1. Applicant Information:

Arrow International (a subsidiary of Teleflex, Inc.) 2400 Bernville Rd. Reading, PA 19605

Contact Person: Christine Ford Telephone Number: (610) 378-0131, ext. 603338 Fax Number: (610) 478-3179 Date Prepared: 22-NOV-2016

• 2. Device Name:
  • Proprietary Name: VPS Rhythm Device with Optional TipTracker Technology
  • Common Name: Central catheter placement accessory ●
  • Classification Name: Percutaneous, implanted long-term intravascular catheter. ●
  • CFR Number: 21 CFR 880.5970 ●
  • Device Class: II
  • Product Code: LJS (Catheter, Intravascular, long-term greater than 30 Days) ●

3. Predicate and Reference Device(s):

Predicate or Reference Device Name	510(k)	Original Applicant Name
PICC Tip Positioning Aid	K152261	Nostix LLC
Sherlock 3CG™ Tip Confirmation System	K140345	Bard Access Systems, Inc.
Nautilus Delta	K141634	Romedex

4. Description of Device:

The VPS Rhythm Device with Optional TipTracker Technology is a medical device system consisting of nonsterile, reusable electronic components and accessories, as well as single-use, sterile components. All of which are utilized together to facilitate the final confirmation of central venous catheter tip placement by using the patient's cardiac electrical waveform.
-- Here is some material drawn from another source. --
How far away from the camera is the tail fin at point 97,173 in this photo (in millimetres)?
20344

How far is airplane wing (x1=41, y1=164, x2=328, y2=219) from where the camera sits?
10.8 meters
The system features an electronic monitor with graphical user interface display, as well as connection cables and accessories which allow for the display of the patient's external and intravascular cardiac ECG waveforms. Interpretation - by the clinician - of changes in the patient's intravascular cardiac ECG waveform morphology, which are displayed in real-time on the VPS Rhythm Device monitor as the central venous catheter is inserted, is utilized for confirmation of the final position of the catheter tip as an alternative to radiographic confirmation.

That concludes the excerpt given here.